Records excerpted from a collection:

start

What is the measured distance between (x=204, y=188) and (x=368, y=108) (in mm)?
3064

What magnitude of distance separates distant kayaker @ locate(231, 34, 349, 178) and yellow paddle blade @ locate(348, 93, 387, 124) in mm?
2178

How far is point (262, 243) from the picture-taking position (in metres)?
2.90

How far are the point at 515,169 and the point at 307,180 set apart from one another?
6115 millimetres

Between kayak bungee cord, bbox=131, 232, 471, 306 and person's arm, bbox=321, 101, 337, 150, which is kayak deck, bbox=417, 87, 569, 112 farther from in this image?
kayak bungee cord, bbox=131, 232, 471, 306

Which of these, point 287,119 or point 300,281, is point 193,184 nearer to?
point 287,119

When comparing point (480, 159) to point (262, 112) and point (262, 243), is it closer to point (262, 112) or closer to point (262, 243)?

end

§ TASK STATEMENT
Lay out every line of the records above as a Markdown table with the columns "Row" and "Line". Number the rows and leave out blank lines.

§ OUTPUT FOR THIS EXERCISE
| Row | Line |
|---|---|
| 1 | What is the measured distance between (x=204, y=188) and (x=368, y=108) (in mm)? |
| 2 | 3064 |
| 3 | What magnitude of distance separates distant kayaker @ locate(231, 34, 349, 178) and yellow paddle blade @ locate(348, 93, 387, 124) in mm? |
| 4 | 2178 |
| 5 | How far is point (262, 243) from the picture-taking position (in metres)? |
| 6 | 2.90 |
| 7 | How far are the point at 515,169 and the point at 307,180 set apart from one another? |
| 8 | 6115 millimetres |
| 9 | Between kayak bungee cord, bbox=131, 232, 471, 306 and person's arm, bbox=321, 101, 337, 150, which is kayak deck, bbox=417, 87, 569, 112 farther from in this image? |
| 10 | kayak bungee cord, bbox=131, 232, 471, 306 |
| 11 | Which of these, point 287,119 or point 300,281, is point 193,184 nearer to? |
| 12 | point 287,119 |
| 13 | When comparing point (480, 159) to point (262, 112) and point (262, 243), is it closer to point (262, 112) or closer to point (262, 243)? |